▶ [SHORT PROBLEM 1] In the passage on J. L. Mackie, what bald statement makes up the first sentence of his Ethics: Inventing Right and Wrong?

▶ [PROVIDED TEXT]
▬▬▬▬▬▬▬▬▬▬
J. L. Mackie was an Australian philosopher. He was astute enough to realize that there are no such things as objective good and evil. In fact, the very first sentence of his Ethics: Inventing Right and Wrong consists of the bald statement,
There are no objective moral values.
A couple of paragraphs later he elaborates as follows:
The claim that values are not objective, are not part of the fabric of the world, is meant to include not only moral goodness, which might be most naturally equated with moral value, but also other things that could be more loosely called moral values or disvalues – rightness and wrongness, duty obligation, an action’s being rotten and contemptible, and so on.
In the next four chapters of his book, Mackie elaborates on this theme and its implications. At the beginning of chapter 5 he claims to have demonstrated that,
…no substantive moral conclusions or serious constraints on moral views can be derived from either the meanings of moral terms or the logic of moral discourse.
▬▬▬▬▬▬▬▬▬▬
▶ [PROVIDED INFORMATION]
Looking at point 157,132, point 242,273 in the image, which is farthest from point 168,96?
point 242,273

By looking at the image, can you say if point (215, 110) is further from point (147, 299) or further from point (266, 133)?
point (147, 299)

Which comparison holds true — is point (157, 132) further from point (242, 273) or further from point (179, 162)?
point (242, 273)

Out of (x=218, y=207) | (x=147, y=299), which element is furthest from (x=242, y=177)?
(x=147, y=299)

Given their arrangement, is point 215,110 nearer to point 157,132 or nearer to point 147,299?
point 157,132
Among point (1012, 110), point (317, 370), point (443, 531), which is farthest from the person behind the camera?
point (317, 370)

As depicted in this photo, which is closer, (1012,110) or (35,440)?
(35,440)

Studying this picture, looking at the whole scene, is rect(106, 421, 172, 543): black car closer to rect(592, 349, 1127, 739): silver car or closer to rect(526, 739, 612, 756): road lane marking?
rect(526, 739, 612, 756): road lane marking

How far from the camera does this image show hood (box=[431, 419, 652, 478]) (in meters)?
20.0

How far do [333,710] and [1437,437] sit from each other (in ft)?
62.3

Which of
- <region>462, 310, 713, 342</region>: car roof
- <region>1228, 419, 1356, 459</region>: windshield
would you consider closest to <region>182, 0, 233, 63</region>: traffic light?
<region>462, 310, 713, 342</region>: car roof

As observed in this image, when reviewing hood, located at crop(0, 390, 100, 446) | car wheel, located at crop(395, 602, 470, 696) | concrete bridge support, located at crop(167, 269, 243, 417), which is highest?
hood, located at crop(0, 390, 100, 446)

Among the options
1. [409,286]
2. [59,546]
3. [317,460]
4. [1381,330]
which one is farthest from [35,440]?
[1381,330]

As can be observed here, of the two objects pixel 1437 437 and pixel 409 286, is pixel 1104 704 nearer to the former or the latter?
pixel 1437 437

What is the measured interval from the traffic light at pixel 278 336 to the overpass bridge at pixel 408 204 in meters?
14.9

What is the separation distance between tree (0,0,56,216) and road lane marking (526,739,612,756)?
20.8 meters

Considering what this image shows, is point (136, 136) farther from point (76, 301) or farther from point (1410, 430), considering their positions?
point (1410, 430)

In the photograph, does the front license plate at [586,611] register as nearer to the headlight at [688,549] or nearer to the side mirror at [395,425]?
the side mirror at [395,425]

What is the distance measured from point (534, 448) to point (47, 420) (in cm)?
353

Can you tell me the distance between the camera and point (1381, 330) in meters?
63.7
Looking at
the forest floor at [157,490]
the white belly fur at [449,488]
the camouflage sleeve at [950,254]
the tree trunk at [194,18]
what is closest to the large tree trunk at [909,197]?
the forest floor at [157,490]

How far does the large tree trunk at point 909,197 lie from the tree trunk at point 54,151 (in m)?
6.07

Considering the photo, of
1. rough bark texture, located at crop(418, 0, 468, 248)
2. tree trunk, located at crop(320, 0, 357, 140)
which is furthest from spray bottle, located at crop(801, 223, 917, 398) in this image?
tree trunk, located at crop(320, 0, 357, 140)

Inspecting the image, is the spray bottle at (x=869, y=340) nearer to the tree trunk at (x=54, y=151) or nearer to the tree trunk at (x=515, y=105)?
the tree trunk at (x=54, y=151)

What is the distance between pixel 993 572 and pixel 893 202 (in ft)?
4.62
▬▬▬▬▬▬▬▬▬▬
▶ [SHORT PROBLEM 2] Rewrite part of the listing as a numbered list with blank lines omitted. Begin at the line containing "Among point (1012, 110), point" and stop after the line containing "20.8 meters".

▶ [WORKED ANSWER 1] There are no objective moral values.

▶ [WORKED ANSWER 2]
1. Among point (1012, 110), point (317, 370), point (443, 531), which is farthest from the person behind the camera?
2. point (317, 370)
3. As depicted in this photo, which is closer, (1012,110) or (35,440)?
4. (35,440)
5. Studying this picture, looking at the whole scene, is rect(106, 421, 172, 543): black car closer to rect(592, 349, 1127, 739): silver car or closer to rect(526, 739, 612, 756): road lane marking?
6. rect(526, 739, 612, 756): road lane marking
7. How far from the camera does this image show hood (box=[431, 419, 652, 478]) (in meters)?
8. 20.0
9. How far do [333,710] and [1437,437] sit from each other (in ft)?
10. 62.3
11. Which of
12. - <region>462, 310, 713, 342</region>: car roof
13. - <region>1228, 419, 1356, 459</region>: windshield
14. would you consider closest to <region>182, 0, 233, 63</region>: traffic light?
15. <region>462, 310, 713, 342</region>: car roof
16. As observed in this image, when reviewing hood, located at crop(0, 390, 100, 446) | car wheel, located at crop(395, 602, 470, 696) | concrete bridge support, located at crop(167, 269, 243, 417), which is highest?
17. hood, located at crop(0, 390, 100, 446)
18. Among the options
19. 1. [409,286]
20. 2. [59,546]
21. 3. [317,460]
22. 4. [1381,330]
23. which one is farthest from [35,440]?
24. [1381,330]
25. As can be observed here, of the two objects pixel 1437 437 and pixel 409 286, is pixel 1104 704 nearer to the former or the latter?
26. pixel 1437 437
27. What is the measured interval from the traffic light at pixel 278 336 to the overpass bridge at pixel 408 204 in meters?
28. 14.9
29. What is the separation distance between tree (0,0,56,216) and road lane marking (526,739,612,756)?
30. 20.8 meters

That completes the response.